▸ Passage to read:
First Trial Over Travis Scott’s Astroworld Festival Delayed By Apple’s Free Speech Claims

The first civil trial for Travis Scott, Live Nation and others over their role in the 2021 disaster at the Astroworld music festival — set to kick off next week — has now been delayed.

After more than two years of litigation over a crowd crush that left 10 dead and hundreds injured, a trial had been finally set to start on Monday (May 6) – a pivotal first test for hundreds of other cases filed by victims and families who claim festival organizers were legally negligent.

But those proceedings have now been pushed back indefinitely, thanks to an unresolved battle over whether Apple Inc., which filmed Scott’s fateful performance, should be involved in the case.

In a ruling Thursday, a Texas appeals court refused to let the case move forward until it can rule on the ongoing dispute over Apple’s involvement. It gave Apple until May 10 to file paperwork in the case – meaning the May 6 start date must be postponed until at least then, and likely longer.

At a hearing the same day reported by the Associated Press, the trial judge overseeing the Astroworld case confirmed the delay to the scheduled: “Unless I hear differently, the trial is stayed,” Judge Kristen Hawkins said at the hearing.

Hundreds of people have sued over the Nov. 5, 2021 incident at Astroworld, in which a crowd crush during Scott’s headlining set caused 10 fans to die from compression asphyxia and hundreds of other to sustain injuries. Collectively seeking billions in potential damages, the victims claim that Scott (real name Jacques Bermon Webster II), Live Nation and many others were legally negligent in how they planned and conducted the festival.

After years of discovery and depositions, the first trial in the massive litigation – a wrongful death case filed by family of Madison Dubiski, a 23-year-old who died at Astroworld – had been to start on May 6.

Apple, which offered an exclusive livestream of Scott’s performance that night, was named as a defendant in many of those cases, including the one filed by the Dubiskis. The victims claim Apple directly contributed to disaster with the placement of its equipment: “Apple’s role in the tragedy is straightforward: it reduced the available crowd space, when available space was a matter of life or limb.”

[Stored items]

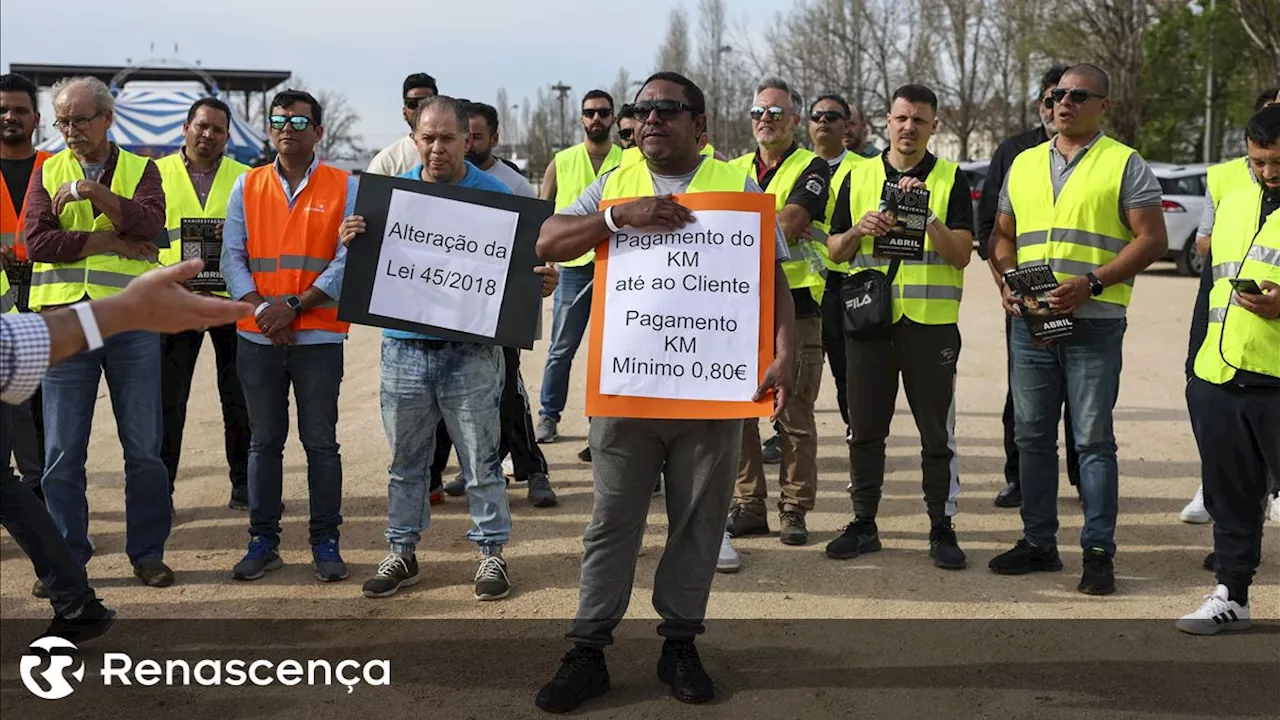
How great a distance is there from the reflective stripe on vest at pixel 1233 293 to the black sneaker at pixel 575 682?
2.93 m

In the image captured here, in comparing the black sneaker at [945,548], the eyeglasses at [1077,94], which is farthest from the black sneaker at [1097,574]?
the eyeglasses at [1077,94]

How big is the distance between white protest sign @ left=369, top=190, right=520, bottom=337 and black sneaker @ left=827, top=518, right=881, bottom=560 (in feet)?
7.09

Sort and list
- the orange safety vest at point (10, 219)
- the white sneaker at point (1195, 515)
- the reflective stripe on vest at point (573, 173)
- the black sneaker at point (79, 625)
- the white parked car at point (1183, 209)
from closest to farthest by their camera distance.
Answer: the black sneaker at point (79, 625), the orange safety vest at point (10, 219), the white sneaker at point (1195, 515), the reflective stripe on vest at point (573, 173), the white parked car at point (1183, 209)

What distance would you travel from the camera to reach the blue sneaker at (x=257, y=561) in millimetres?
6000

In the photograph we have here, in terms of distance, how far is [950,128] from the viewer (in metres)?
52.2

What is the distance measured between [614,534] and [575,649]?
46 cm

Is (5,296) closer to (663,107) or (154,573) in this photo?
(154,573)

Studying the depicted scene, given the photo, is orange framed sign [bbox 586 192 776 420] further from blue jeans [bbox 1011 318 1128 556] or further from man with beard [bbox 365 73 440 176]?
man with beard [bbox 365 73 440 176]

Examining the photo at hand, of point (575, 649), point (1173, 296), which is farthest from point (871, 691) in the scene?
point (1173, 296)

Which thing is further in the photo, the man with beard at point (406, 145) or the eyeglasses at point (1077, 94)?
the man with beard at point (406, 145)

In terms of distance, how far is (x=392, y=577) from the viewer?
5801 millimetres

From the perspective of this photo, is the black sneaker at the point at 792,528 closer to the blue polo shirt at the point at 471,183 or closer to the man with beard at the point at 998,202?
the man with beard at the point at 998,202

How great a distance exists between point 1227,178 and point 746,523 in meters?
3.07

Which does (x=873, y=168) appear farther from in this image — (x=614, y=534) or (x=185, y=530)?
(x=185, y=530)
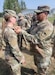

▸ To do: Name every person the article on the delayed Astroworld trial mentions by name.

▸ Answer to the exercise: Travis Scott (real name Jacques Bermon Webster II), Judge Kristen Hawkins, Madison Dubiski